I can give you some simple formulas to work with. We'll start with a very simple situation, where we measure everything in pixels and the camera is an eye at a fixed position (0, 0, -1000), looking towards the origin. Our resolution is 1024x768. We can just think of this situation as having the screen contained between (-512, -384, 0) and (+512, +384, 0). So a point (x, y, z) when z = 0 will map to the pixel (512+x,384-y).

If that's clear, we just need to know how to scale things that are farther away from or closer to the eye than the screen. The answer is that point (x,y,z) maps to pixel (512+x*1000/(z+1000), 384-y*1000/(z+1000)). You can convince yourself that this is correct by making a picture of the situation (I suggest from above, to get the formula for the x coordinate) and using triangle similarity.

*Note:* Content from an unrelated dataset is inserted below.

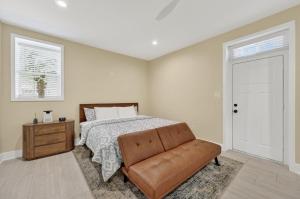 a bedroom with a bed and a brown leather couch at Korovosoto Lodge in Dallas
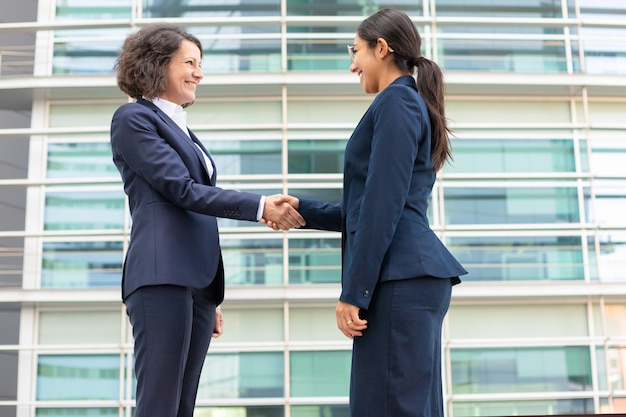 Bottom view of cheerful colleagues shaking hands near building. Young women wearing formal suits meeting outdoor. Business handshake concept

Now you need to know how to handle other camera positions and angles. Let's handle yaw first. You can rotate the whole world around the origin on the XY plane by using these formulas:

x' = x * cos(angle) - y * sin(angle)

y' = x * sin(angle) + y * cos(angle)

Do that to every point in the scene and your whole world has now rotated around the origin. If you want the rotation to happen around any other point, first subtract the coordinates of the center of rotation, then rotate, then add them back. In particular, you can now perform rotations around the camera, which has the same effect as rotating the camera.

For pitch you can do the same thing in the YZ plane. The order of rotations does matter. You probably want to apply pitch first and then yaw, but if that doesn't do what you want, reverse the order.

Moving the camera around is pretty easy, since all you have to do is -again- move the whole world in the opposite direction, by subtracting some vector from every point.

That's the closest I can get to "simplified math". I hope it helps. But you should really really try to find a gentle introduction to the algebra of matrices and vectors and try to understand the formulas you've found in other places.